> [TEXT SHOWN]:
# Do you do FMA with another MA?



## geezer (Mar 18, 2010)

Whether or not you see your FMA as a "stand alone" or "add-on" martial art, many FMA practitioners do practice it along with another art. I personally am amazed at how well the FMA I practice blends with what else I do. And interestingly, the other guys in my group agree, even though the other arts we each practice are very different... sometimes almost opposite by themselves. FMA has become the bridge that ties us all together. How about the rest of you? Do you train other arts? How does your FMA relate to what else you do?


----------



## MJS (Mar 18, 2010)

geezer said:


> Whether or not you see your FMA as a "stand alone" or "add-on" martial art, many FMA practitioners do practice it along with another art. I personally am amazed at how well the FMA I practice blends with what else I do. And interestingly, the other guys in my group agree, even though the other arts we each practice are very different... sometimes almost opposite by themselves. FMA has become the bridge that ties us all together. How about the rest of you? Do you train other arts? How does your FMA relate to what else you do?

Saved entries

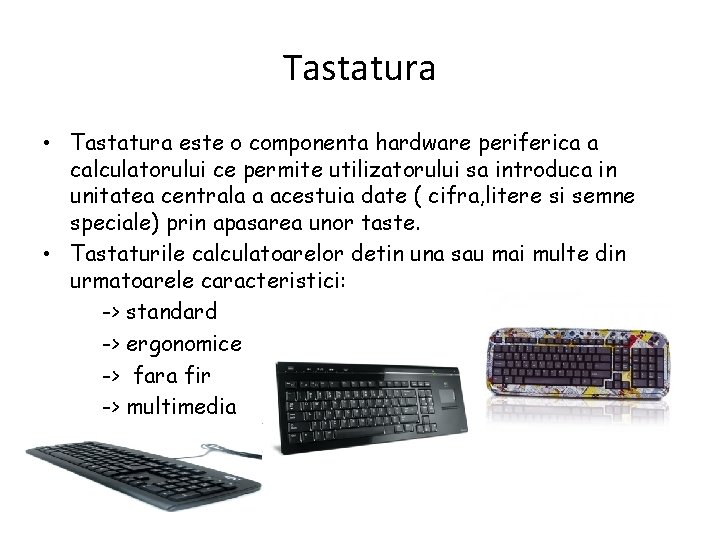 Tastatura

• Tastatura este o componenta hardware periferica a calculatorului ce permite utilizatorului sa introduca in unitatea centrala a acestuia date ( cifra,litere si semne speciale) prin apasarea unor taste.
• Tastaturile calculatoarelor detin una sau mai multe din urmatoarele caracteristici:
-> standard
-> ergonomice
-> fara fir
-> multimedia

> [WHAT YOU WILL DO]:
1) In the forum thread, what does geezer say FMA has become for his group?
2) Rewrite the forum thread from "## geezer (Mar" to "MJS (Mar 18, 2010)", inclusive, with "bridge" changed to "link".

> [PER-TASK OUTPUTS]:
1) The bridge that ties them all together.

2)
## geezer (Mar 18, 2010)

Whether or not you see your FMA as a "stand alone" or "add-on" martial art, many FMA practitioners do practice it along with another art. I personally am amazed at how well the FMA I practice blends with what else I do. And interestingly, the other guys in my group agree, even though the other arts we each practice are very different... sometimes almost opposite by themselves. FMA has become the link that ties us all together. How about the rest of you? Do you train other arts? How does your FMA relate to what else you do?


----------



## MJS (Mar 18, 2010)